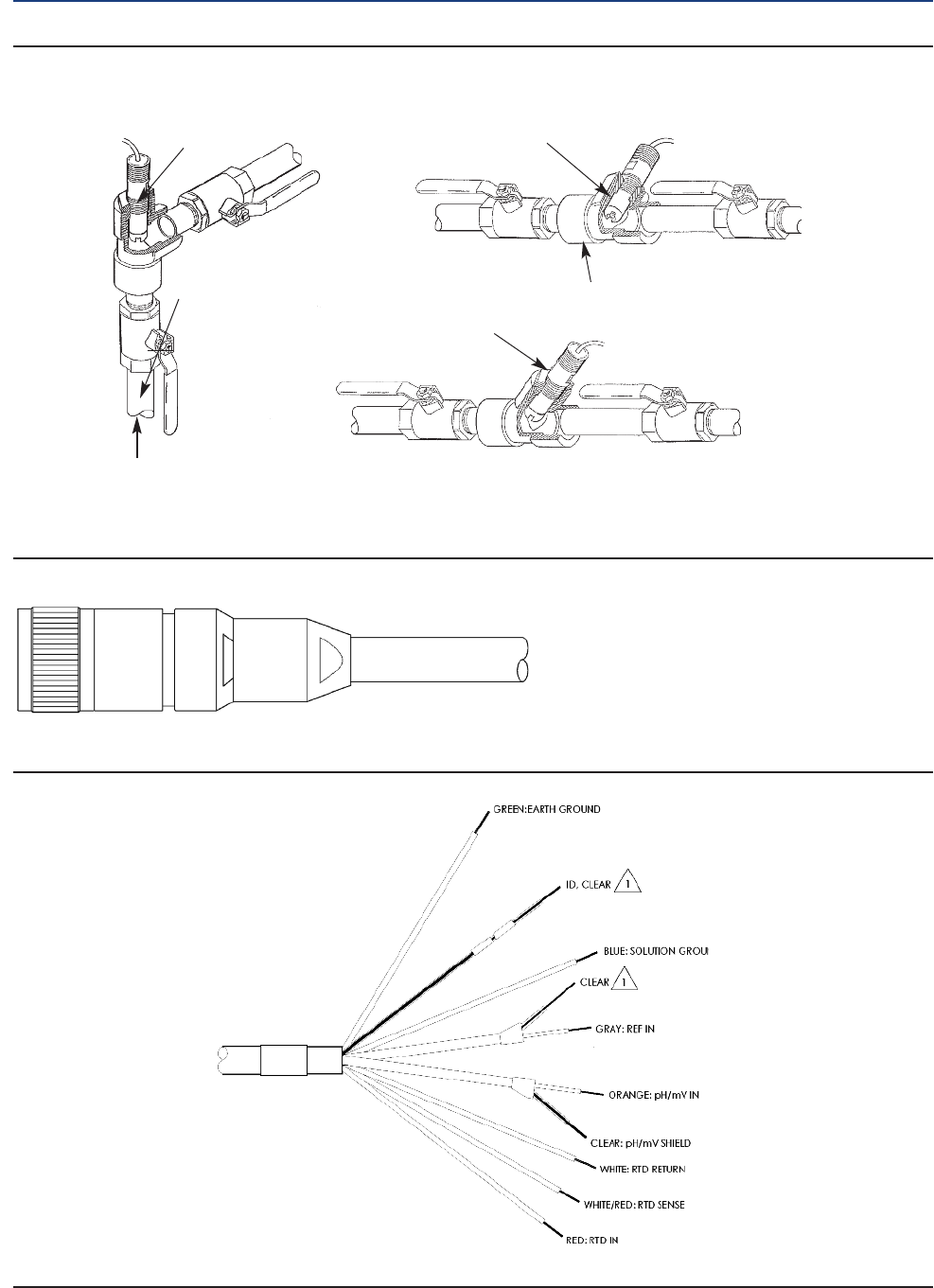 GREEN:EARTH GROUND

ID, CLEAR 1

BLUE: SOLUTION GROU

CLEAR 1

GRAY: REF IN

ORANGE: pH/mV IN

CLEAR: pH/mV SHIELD

WHITE: RTD RETURN

WHITE/RED: RTD SENSE

RED: RTD IN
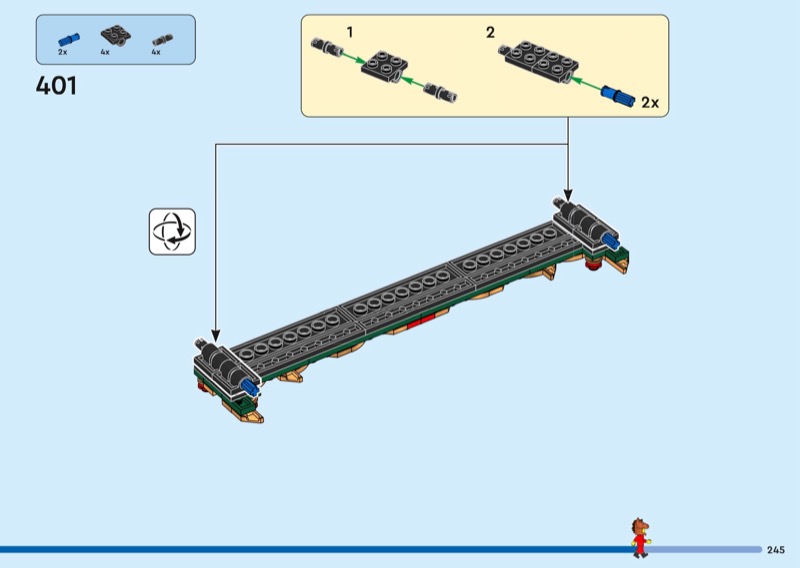 2x 4x 4x

401

1

2

2x

245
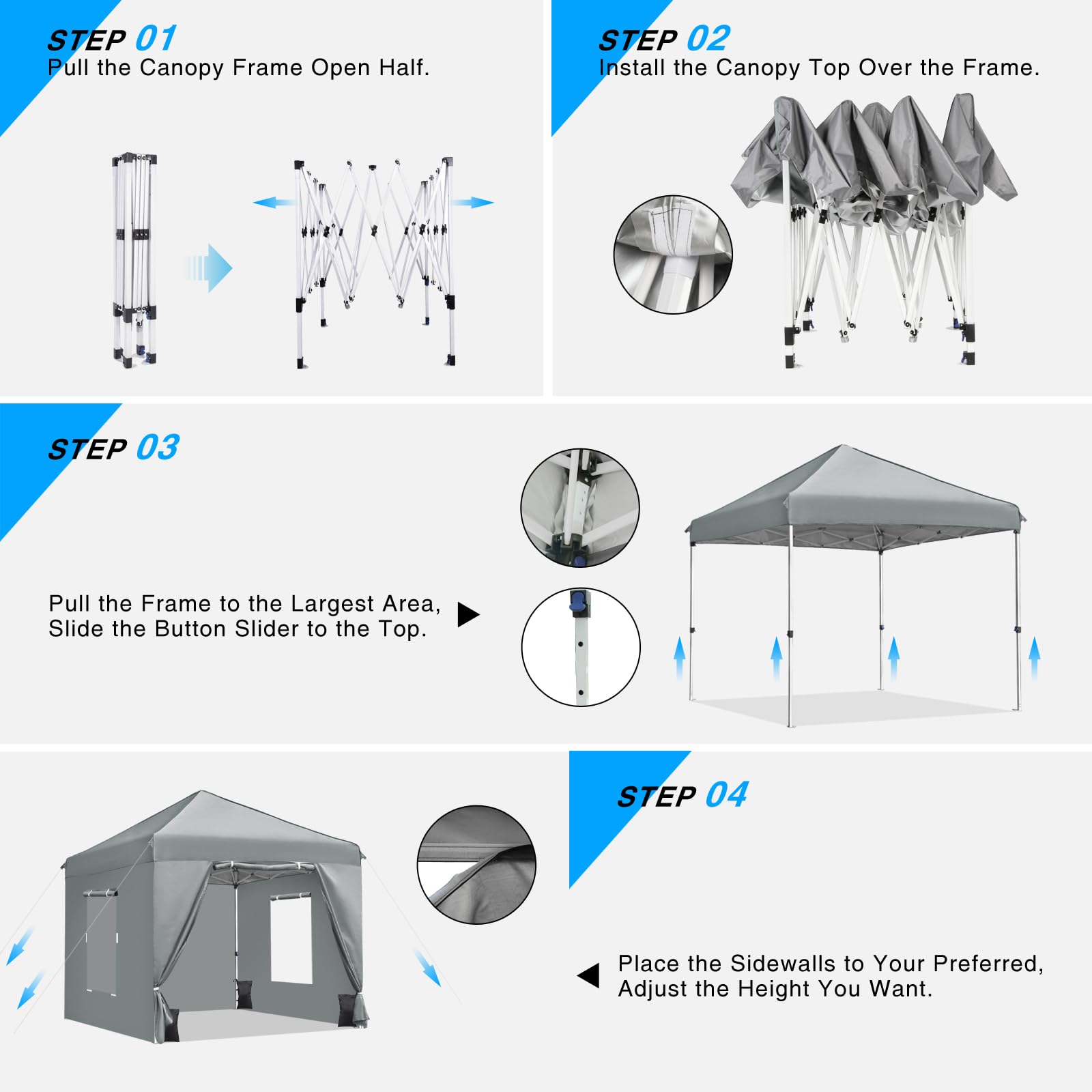 STEP 01
Pull the Canopy Frame Open Half.

STEP 02
Install the Canopy Top Over the Frame.

STEP 03

Pull the Frame to the Largest Area,
Slide the Button Slider to the Top.

STEP 04

Place the Sidewalls to Your Preferred,
Adjust the Height You Want.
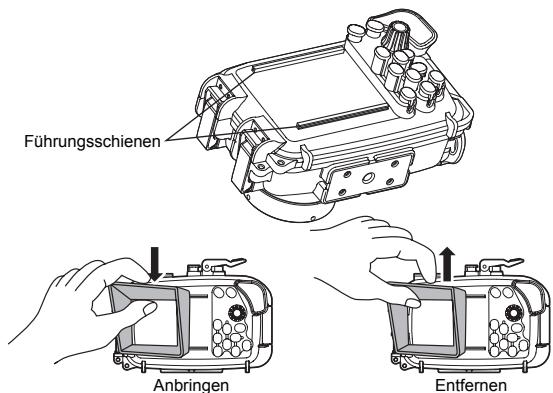 Führungsschienen

Anbringen

Entfernen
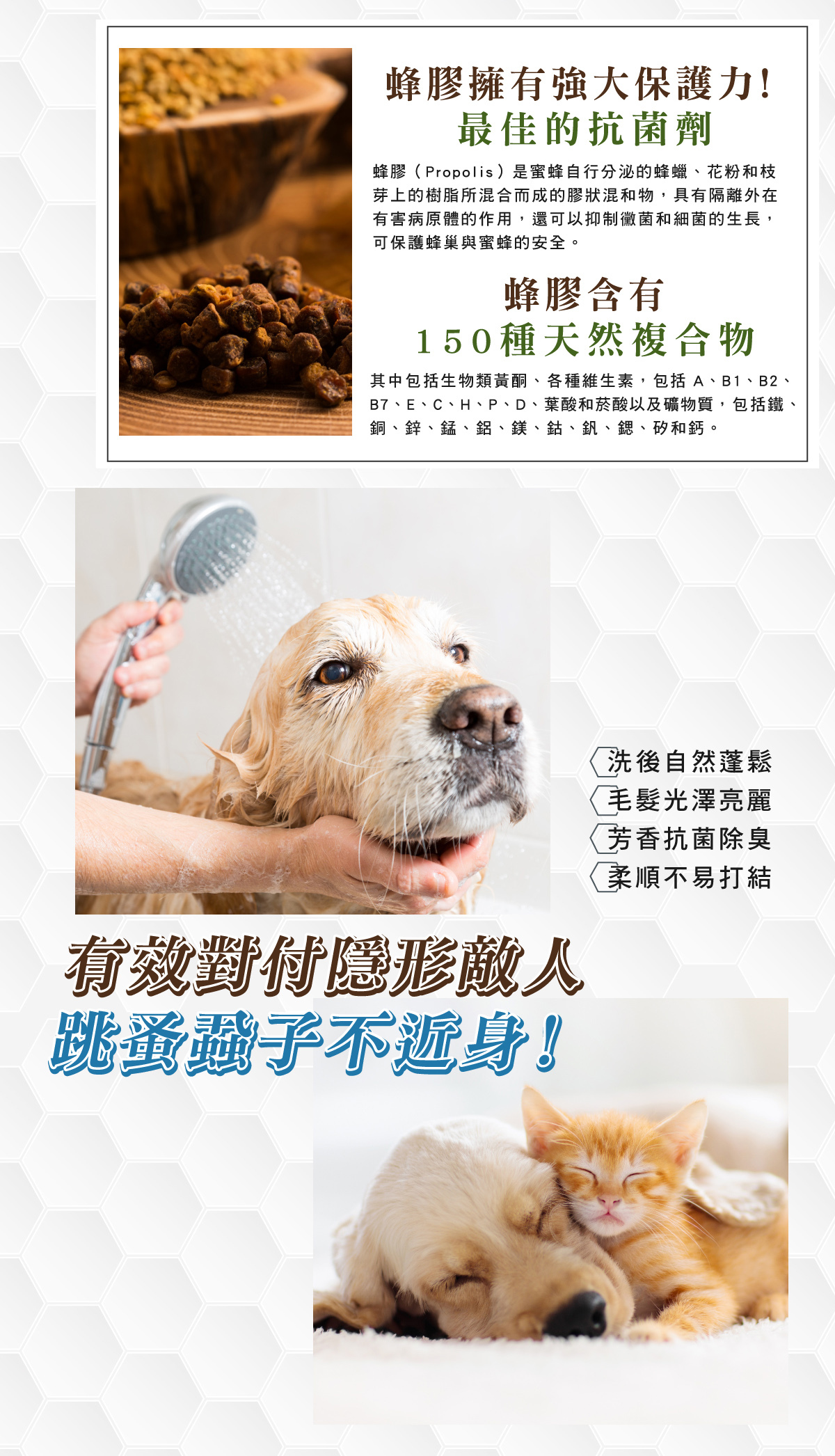 蜂膠擁有強大保護力!
最佳的抗菌劑

蜂膠（Propolis）是蜜蜂自行分泌的蜂蠟、花粉和枝芽上的樹脂所混合而成的膠狀混和物，具有隔離外在有害病原體的作用，還可以抑制黴菌和細菌的生長，可保護蜂巢與蜜蜂的安全。

蜂膠含有
150種天然複合物

其中包括生物類黃酮、各種維生素，包括 A、B1、B2、B7、E、C、H、P、D、葉酸和菸酸以及礦物質，包括鐵、銅、鋅、錳、鋁、鎂、鈷、釩、鍶、矽和鈣。

洗後自然蓬鬆
毛髮光澤亮麗
芳香抗菌除臭
柔順不易打結

有效對付隱形敵人
跳蚤蝨子不近身!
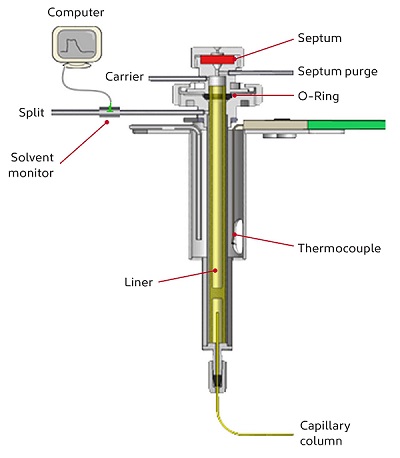 Computer

Septum

Carrier

Septum purge

O-Ring

Split

Solvent monitor

Thermocouple

Liner

Capillary column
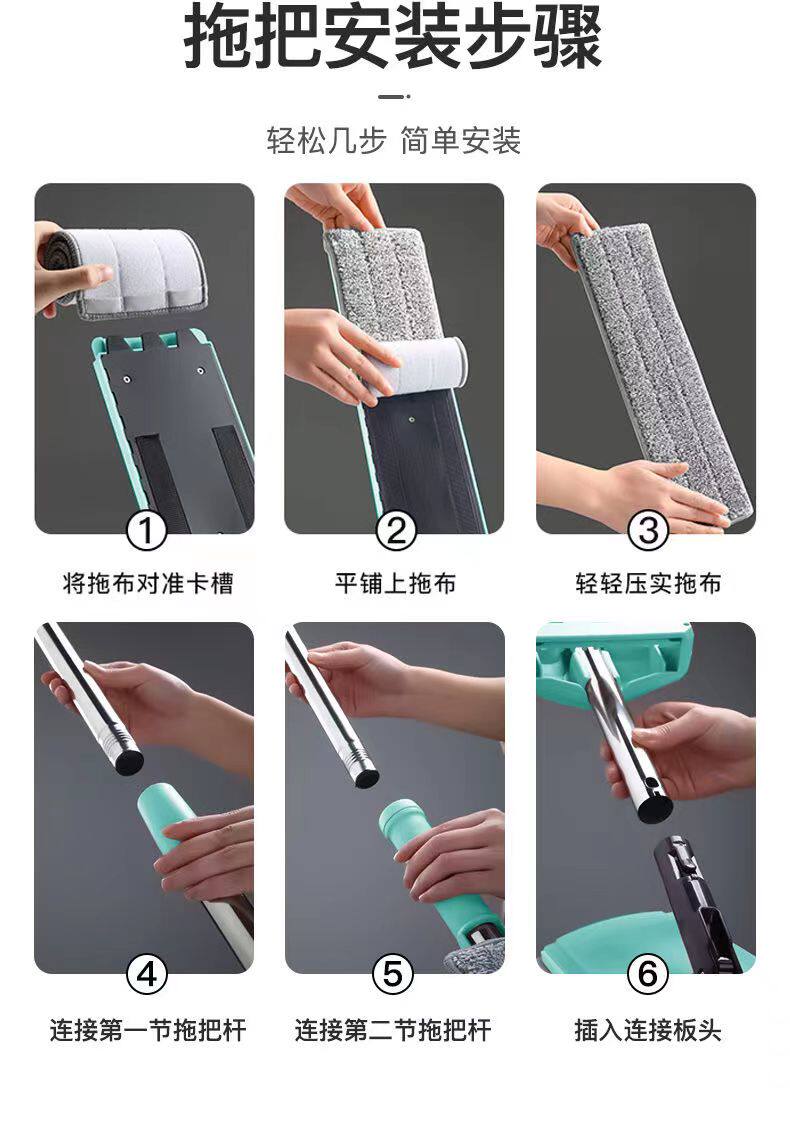 拖把安装步骤

轻松几步 简单安装

①
将拖布对准卡槽

②
平铺上拖布

③
轻轻压实拖布

④
连接第一节拖把杆

⑤
连接第二节拖把杆

⑥
插入连接板头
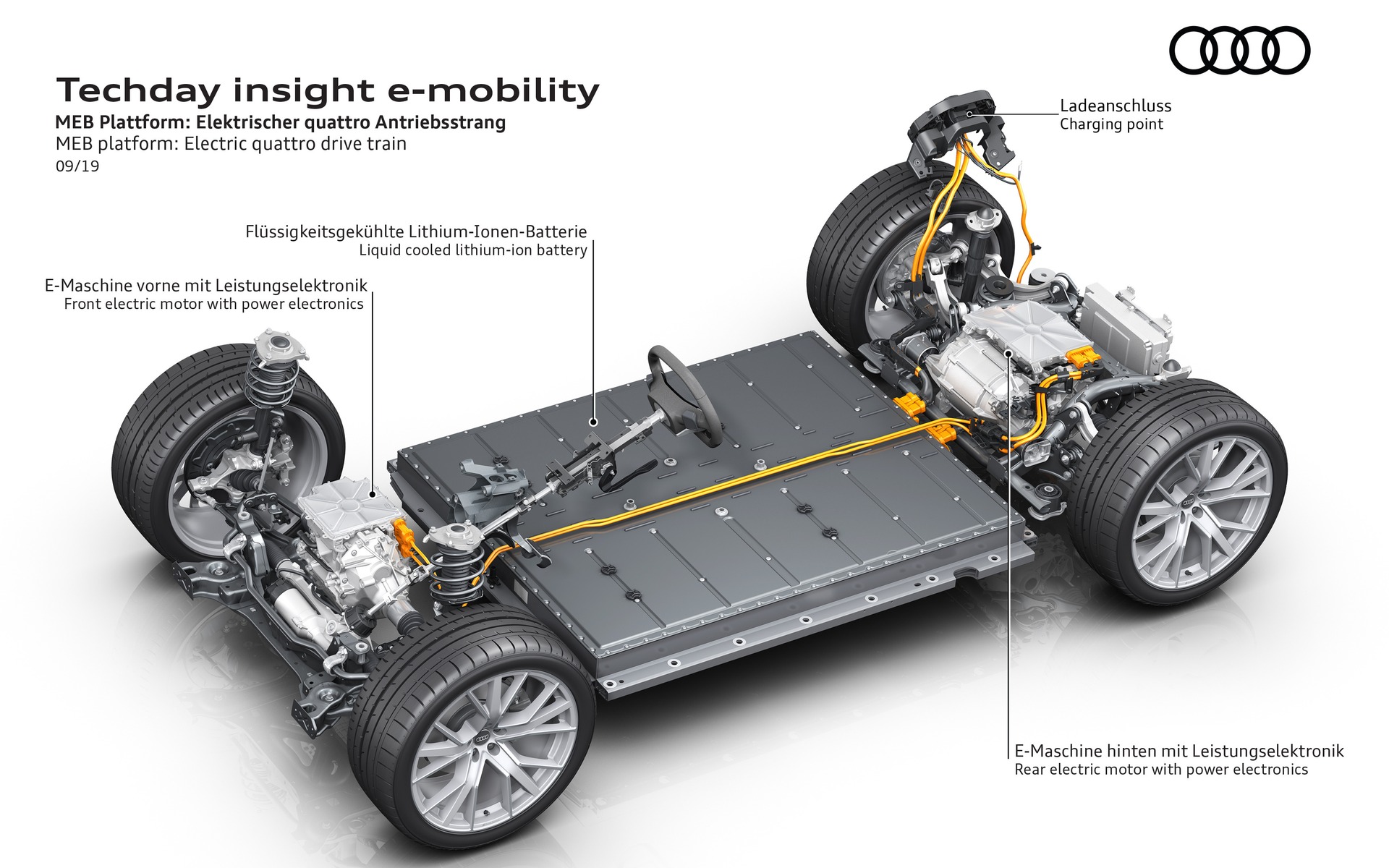 Techday insight e-mobility
MEB Plattform: Elektrischer quattro Antriebsstrang
MEB platform: Electric quattro drive train
09/19

Ladeanschluss
Charging point

Flüssigkeitsgekühlte Lithium-Ionen-Batterie
Liquid cooled lithium-ion battery

E-Maschine vorne mit Leistungselektronik
Front electric motor with power electronics

E-Maschine hinten mit Leistungselektronik
Rear electric motor with power electronics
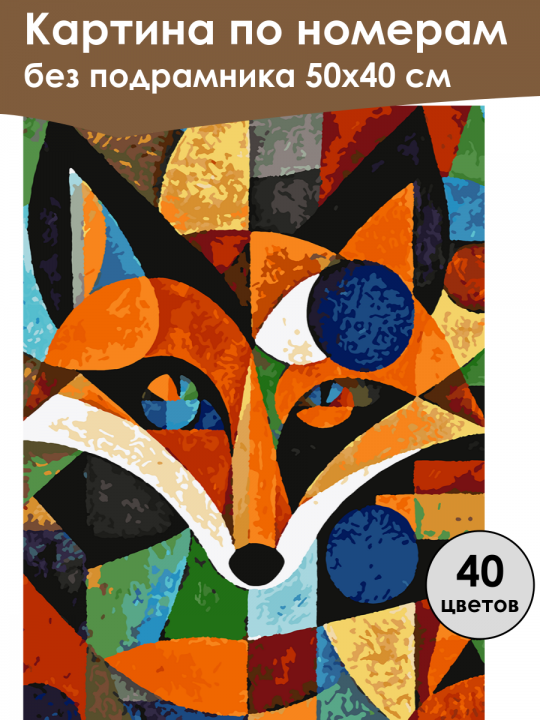 Картина по номерам
без подрамника 50х40 см

40
цветов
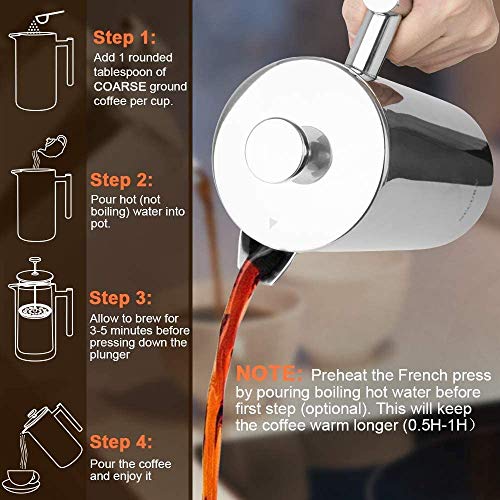 Step 1:
Add 1 rounded tablespoon of COARSE ground coffee per cup.

Step 2:
Pour hot (not boiling) water into pot.

Step 3:
Allow to brew for 3-5 minutes before pressing down the plunger

Step 4:
Pour the coffee and enjoy it

NOTE: Preheat the French press by pouring boiling hot water before first step (optional). This will keep the coffee warm longer (0.5H-1H）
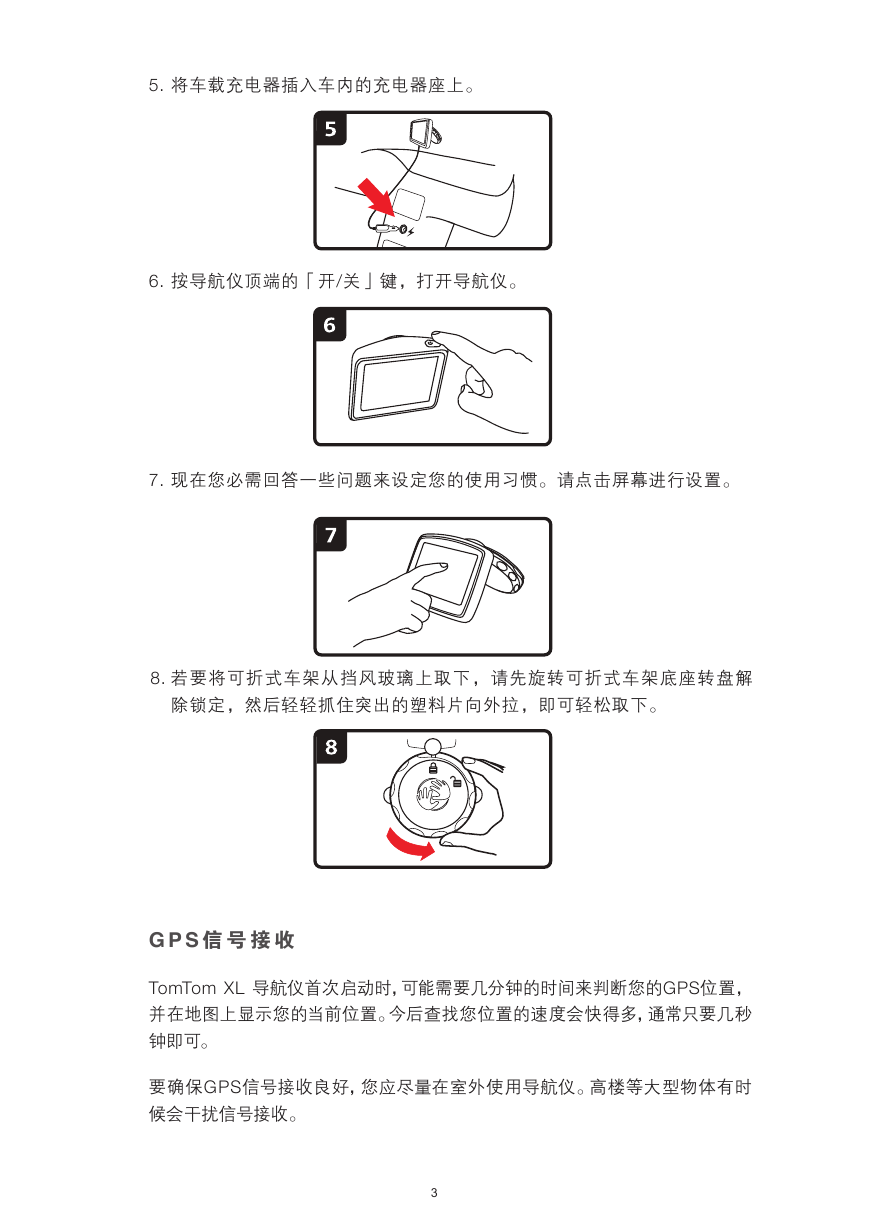 5. 将车载充电器插入车内的充电器座上。

5

6. 按导航仪顶端的「开/关」键，打开导航仪。

6

7. 现在您必需回答一些问题来设定您的使用习惯。请点击屏幕进行设置。

7

8. 若要将可折式车架从挡风玻璃上取下，请先旋转可折式车架底座转盘解除锁定，然后轻轻抓住突出的塑料片向外拉，即可轻松取下。

8

GPS信号接收

TomTom XL 导航仪首次启动时，可能需要几分钟的时间来判断您的GPS位置，并在地图上显示您的当前位置。今后查找您位置的速度会快得多，通常只要几秒钟即可。

要确保GPS信号接收良好，您应尽量在室外使用导航仪。高楼等大型物体有时候会干扰信号接收。

3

----------

In the records above, transcribe exactly the lines from the one containing "Allow to brew" through the last line, both included, and skip the pictures.

Allow to brew for 3-5 minutes before pressing down the plunger

Step 4:
Pour the coffee and enjoy it

NOTE: Preheat the French press by pouring boiling hot water before first step (optional). This will keep the coffee warm longer (0.5H-1H）
 5. 将车载充电器插入车内的充电器座上。

5

6. 按导航仪顶端的「开/关」键，打开导航仪。

6

7. 现在您必需回答一些问题来设定您的使用习惯。请点击屏幕进行设置。

7

8. 若要将可折式车架从挡风玻璃上取下，请先旋转可折式车架底座转盘解除锁定，然后轻轻抓住突出的塑料片向外拉，即可轻松取下。

8

GPS信号接收

TomTom XL 导航仪首次启动时，可能需要几分钟的时间来判断您的GPS位置，并在地图上显示您的当前位置。今后查找您位置的速度会快得多，通常只要几秒钟即可。

要确保GPS信号接收良好，您应尽量在室外使用导航仪。高楼等大型物体有时候会干扰信号接收。

3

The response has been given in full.